Monday, May. 05, 1930

Copper Adjustment, Cont.

Copper last week was available to consumers at 14-c-, 22% cheaper than it had been offered since April 1929. But it was knowledge that consumers had started no rush to buy. Instead, viewing the large surplus stocks of copper on hand they waited, hinted that perhaps at 12-c- they might consider entering the market.

While consumers waited, producers conferred. In Manhattan was M. Fernand Pisart, managing director of the Societe Generale des Minerals, the Belgian outlet lor the Katanga mines of Africa. Although producers insisted M. Pisart's visit was merely a routine one, many observers interpreted it as a crisis in the affairs of Copper Exporters, Inc., international price-controlling combine. When Copper Exporters was organized, its president Cornelius Kelley of Anaconda Copper Mining Co. optimistically stated that its purpose was to keep the price adjusted to day-to-day conditions in Europe. European consumers, long unwilling to pay 18-c- for copper, now grudgingly purchasing a minimum at 14-c-, feel this policy has been violated. In retaliation they have found a weapon--Africa--to wave at the U. S. copper powers.

African copper has been rapidly changing from a shadowy threat to a solid giant looming on the horizon. In 1916 the copper mines of Africa yielded 43,876 tons mined at high cost by inefficient natives. By 1923 the figure had risen to 80,410 short tons. Last year's production is estimated to have reached 142,599 tons. During this time modern machinery has supplanted hand labor to a great extent, railroads have been built. Now for the first time, African copper is a subject in all conversations regarding the metal's future.

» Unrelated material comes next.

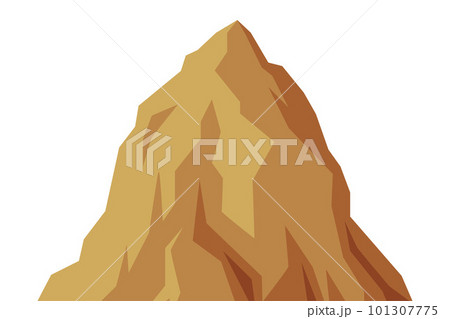 Elevated Mountain Peak and Summit with Bedrock Closeup Vector Illustration 101307775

While U. S. Producers were conferring with M. Pisart last week, executives of African copper companies were gathering in London. A major topic was cooeperation in smelting. Katanga (Union Miniere Haut Katanga) is now the only African Company with smelting facilities but Roan Antelope is building a smelter, and three other companies (N'Kana, N'Changa Mufalira) expect to follow.

Although U. S. capital is thought to own around 35% of African copper producing companies, the control is definitely European. It will be increasingly difficult for a group in Manhattan to set prices unless those prices are maintained by African companies. While the Manhattan meeting of last week was taking place, M. Pisart might well have noticed with interest that Chile Copper Co., Anaconda-controlled, reduced its dividend from $3.50 to $3, thereby reduced Anaconda's income by $2,000,000; that practically all copper stocks touched new lows on the Exchange; that independent speculators were said to be offering 2,500,000 lb. at 13 1/2-c-; that Anaconda reduced its miners' pay 25-c- a day; that complete accounts of Rio Tinto Co.'s annual meeting in London last fortnight contained the speech of its chairman, Sir Aukland Geddes, in which he told with dramatic pleasure of how he and friends had defeated a scheme whereby U. S. interests (probably American Smelting & Refining Co., Guggenheim Co.) tried to gain control of Northern Rhodesian copper deposits.